** BEGIN Supplied data **

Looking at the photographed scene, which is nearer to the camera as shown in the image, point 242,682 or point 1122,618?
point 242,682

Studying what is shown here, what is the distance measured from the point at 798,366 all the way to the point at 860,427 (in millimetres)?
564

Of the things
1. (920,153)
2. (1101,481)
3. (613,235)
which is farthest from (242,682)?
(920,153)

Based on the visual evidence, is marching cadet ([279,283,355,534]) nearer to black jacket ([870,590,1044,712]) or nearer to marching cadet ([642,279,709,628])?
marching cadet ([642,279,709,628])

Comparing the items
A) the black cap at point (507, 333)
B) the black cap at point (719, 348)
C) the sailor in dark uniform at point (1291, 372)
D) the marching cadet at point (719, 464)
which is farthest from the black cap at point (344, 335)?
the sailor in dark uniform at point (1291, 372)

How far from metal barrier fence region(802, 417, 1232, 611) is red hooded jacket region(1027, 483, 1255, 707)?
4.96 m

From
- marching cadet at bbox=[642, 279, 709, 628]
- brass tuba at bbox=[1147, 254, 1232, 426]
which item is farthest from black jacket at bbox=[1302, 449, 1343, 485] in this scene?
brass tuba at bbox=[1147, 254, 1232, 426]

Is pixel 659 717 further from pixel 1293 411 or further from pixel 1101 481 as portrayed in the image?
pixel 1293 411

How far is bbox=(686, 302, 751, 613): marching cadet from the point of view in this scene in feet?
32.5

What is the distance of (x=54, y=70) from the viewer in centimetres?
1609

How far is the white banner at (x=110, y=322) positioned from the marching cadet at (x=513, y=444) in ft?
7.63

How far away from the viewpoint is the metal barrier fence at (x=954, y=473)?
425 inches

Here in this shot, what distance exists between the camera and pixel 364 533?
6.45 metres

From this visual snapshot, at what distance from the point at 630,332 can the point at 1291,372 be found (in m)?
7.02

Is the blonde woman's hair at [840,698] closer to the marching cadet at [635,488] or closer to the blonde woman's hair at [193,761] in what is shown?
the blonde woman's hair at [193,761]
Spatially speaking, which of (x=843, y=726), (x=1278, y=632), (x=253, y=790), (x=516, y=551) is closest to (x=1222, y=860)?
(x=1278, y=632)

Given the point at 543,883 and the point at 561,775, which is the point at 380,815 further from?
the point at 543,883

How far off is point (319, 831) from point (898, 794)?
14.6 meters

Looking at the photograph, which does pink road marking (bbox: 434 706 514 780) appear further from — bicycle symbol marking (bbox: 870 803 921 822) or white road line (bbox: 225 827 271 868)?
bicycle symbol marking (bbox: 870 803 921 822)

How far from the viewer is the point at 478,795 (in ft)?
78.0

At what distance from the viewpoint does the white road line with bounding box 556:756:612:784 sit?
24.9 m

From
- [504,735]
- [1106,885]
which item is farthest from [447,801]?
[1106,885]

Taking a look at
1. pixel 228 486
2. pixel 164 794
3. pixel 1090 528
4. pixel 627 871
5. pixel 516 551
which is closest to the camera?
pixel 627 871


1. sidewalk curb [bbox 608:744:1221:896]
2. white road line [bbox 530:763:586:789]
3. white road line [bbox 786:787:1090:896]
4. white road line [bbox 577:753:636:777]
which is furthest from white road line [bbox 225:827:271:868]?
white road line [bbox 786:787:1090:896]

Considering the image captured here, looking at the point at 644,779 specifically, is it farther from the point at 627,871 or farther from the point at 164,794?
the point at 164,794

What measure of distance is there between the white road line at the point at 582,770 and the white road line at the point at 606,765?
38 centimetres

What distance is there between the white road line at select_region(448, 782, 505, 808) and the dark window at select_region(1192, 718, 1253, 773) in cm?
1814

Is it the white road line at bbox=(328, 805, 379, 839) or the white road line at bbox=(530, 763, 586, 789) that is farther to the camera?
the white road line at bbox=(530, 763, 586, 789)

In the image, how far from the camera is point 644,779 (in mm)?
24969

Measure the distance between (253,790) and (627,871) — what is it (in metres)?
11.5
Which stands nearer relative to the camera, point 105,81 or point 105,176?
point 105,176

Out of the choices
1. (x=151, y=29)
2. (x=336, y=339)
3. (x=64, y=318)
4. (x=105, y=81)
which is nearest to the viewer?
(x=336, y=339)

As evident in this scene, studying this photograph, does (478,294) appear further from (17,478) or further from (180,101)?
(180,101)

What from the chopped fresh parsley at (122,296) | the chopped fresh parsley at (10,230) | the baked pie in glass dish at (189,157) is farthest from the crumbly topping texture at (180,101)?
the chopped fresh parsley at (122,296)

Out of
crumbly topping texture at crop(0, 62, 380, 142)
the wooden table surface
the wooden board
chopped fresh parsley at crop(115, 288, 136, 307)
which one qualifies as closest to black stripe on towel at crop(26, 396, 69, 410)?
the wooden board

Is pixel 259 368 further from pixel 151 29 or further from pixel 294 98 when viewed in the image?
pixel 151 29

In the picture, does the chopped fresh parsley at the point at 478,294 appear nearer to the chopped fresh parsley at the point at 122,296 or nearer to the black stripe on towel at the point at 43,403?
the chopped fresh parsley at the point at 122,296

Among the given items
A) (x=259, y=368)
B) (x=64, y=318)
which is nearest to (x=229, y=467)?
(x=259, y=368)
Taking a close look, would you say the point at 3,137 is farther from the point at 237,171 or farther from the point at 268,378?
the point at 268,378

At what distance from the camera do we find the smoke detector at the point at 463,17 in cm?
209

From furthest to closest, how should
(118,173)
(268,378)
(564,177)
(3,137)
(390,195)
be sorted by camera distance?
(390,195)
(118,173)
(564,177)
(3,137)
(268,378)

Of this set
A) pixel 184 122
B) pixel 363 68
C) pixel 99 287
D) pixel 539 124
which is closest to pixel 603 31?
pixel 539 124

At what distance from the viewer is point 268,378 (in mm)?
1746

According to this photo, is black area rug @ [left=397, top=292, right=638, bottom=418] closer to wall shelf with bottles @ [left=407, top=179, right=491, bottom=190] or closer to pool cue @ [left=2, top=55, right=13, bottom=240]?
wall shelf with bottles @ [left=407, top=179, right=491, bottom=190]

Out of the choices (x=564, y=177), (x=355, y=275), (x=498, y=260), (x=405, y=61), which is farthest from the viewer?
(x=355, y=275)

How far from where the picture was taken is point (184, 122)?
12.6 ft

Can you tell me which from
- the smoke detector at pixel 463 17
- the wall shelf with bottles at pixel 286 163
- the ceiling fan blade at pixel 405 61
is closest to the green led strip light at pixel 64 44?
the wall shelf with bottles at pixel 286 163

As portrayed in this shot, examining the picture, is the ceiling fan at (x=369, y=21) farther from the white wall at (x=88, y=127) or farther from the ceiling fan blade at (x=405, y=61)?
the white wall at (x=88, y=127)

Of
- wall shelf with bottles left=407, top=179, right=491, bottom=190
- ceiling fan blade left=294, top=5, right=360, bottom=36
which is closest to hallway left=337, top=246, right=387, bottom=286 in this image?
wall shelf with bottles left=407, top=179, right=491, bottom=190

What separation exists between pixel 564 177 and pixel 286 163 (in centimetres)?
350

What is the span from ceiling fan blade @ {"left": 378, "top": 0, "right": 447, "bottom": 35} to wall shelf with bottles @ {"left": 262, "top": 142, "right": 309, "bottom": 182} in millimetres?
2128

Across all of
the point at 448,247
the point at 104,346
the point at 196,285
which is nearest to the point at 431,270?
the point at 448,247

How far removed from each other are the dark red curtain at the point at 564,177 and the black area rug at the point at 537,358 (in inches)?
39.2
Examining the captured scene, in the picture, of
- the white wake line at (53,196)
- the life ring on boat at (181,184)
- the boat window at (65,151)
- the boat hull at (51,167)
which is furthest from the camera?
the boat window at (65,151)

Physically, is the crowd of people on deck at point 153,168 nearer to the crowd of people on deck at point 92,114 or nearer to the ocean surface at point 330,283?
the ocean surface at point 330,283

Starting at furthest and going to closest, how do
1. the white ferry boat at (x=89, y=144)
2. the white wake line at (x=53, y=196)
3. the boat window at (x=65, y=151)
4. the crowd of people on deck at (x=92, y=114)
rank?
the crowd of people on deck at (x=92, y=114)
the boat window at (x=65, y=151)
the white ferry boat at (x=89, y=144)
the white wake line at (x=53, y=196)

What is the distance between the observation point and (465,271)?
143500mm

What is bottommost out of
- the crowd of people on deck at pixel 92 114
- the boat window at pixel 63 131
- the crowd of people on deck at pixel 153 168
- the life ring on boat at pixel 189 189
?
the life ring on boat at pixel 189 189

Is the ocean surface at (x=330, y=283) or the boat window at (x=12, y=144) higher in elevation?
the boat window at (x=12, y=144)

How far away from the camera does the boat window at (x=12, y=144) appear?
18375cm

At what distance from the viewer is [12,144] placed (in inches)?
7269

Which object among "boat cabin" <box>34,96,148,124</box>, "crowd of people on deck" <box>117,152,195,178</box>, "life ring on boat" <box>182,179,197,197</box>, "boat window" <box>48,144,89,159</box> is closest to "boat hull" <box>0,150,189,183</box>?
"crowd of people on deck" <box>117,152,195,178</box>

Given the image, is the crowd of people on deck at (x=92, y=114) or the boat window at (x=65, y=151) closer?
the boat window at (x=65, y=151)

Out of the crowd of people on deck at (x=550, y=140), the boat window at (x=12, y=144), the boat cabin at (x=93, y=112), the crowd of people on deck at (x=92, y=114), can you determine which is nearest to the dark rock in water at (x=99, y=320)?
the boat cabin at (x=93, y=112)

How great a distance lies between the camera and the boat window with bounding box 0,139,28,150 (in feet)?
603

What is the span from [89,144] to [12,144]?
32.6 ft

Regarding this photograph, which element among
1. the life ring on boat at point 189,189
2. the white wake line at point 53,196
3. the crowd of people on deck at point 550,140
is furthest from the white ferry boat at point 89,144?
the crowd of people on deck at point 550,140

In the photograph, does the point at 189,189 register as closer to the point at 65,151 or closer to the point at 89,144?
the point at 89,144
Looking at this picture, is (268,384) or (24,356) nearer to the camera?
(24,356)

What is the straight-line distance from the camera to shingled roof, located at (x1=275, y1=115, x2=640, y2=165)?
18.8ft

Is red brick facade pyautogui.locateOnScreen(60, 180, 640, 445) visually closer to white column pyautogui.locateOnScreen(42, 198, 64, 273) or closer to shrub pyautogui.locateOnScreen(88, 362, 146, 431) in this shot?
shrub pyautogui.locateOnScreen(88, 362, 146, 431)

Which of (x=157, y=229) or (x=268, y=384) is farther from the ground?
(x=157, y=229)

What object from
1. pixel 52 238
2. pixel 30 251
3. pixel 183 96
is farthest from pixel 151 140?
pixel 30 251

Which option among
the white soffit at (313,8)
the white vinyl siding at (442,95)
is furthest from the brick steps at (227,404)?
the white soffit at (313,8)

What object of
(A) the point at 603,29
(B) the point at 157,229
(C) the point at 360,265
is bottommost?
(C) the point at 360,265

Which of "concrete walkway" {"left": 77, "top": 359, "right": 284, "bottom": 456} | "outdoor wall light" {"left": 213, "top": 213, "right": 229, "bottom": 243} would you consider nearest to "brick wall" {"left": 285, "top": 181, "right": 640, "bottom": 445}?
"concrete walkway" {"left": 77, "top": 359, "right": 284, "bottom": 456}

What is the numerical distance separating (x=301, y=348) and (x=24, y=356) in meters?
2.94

** END Supplied data **

→ Problem statement
Could you copy out, word for word, every line of the records from the one containing "From this visual" down to the one containing "38 centimetres", with both of those lines included?

→ Solution for this task
From this visual snapshot, at what distance from the point at 630,332 can the point at 1291,372 be found (in m)?
7.02

Is the blonde woman's hair at [840,698] closer to the marching cadet at [635,488] or closer to the blonde woman's hair at [193,761] in what is shown?
the blonde woman's hair at [193,761]
Spatially speaking, which of (x=843, y=726), (x=1278, y=632), (x=253, y=790), (x=516, y=551) is closest to (x=1222, y=860)?
(x=1278, y=632)

Given the point at 543,883 and the point at 561,775, which is the point at 380,815 further from?
the point at 543,883

How far off is point (319, 831) from point (898, 794)?
14.6 meters

Looking at the photograph, which does pink road marking (bbox: 434 706 514 780) appear further from — bicycle symbol marking (bbox: 870 803 921 822) or white road line (bbox: 225 827 271 868)?
bicycle symbol marking (bbox: 870 803 921 822)

How far from the viewer is the point at 478,795 (in ft)?
78.0

At what distance from the viewpoint does the white road line with bounding box 556:756:612:784 sit?
24.9 m

From
- [504,735]
- [1106,885]
which item is farthest from [447,801]?
[1106,885]

Taking a look at
1. pixel 228 486
2. pixel 164 794
3. pixel 1090 528
4. pixel 627 871
5. pixel 516 551
which is closest to the camera?
pixel 627 871


1. sidewalk curb [bbox 608:744:1221:896]
2. white road line [bbox 530:763:586:789]
3. white road line [bbox 786:787:1090:896]
4. white road line [bbox 577:753:636:777]
which is furthest from white road line [bbox 225:827:271:868]?
white road line [bbox 786:787:1090:896]

Considering the image captured here, looking at the point at 644,779 specifically, is it farther from the point at 627,871 or farther from the point at 164,794?
the point at 164,794

What measure of distance is there between the white road line at the point at 582,770 and the white road line at the point at 606,765?
38 centimetres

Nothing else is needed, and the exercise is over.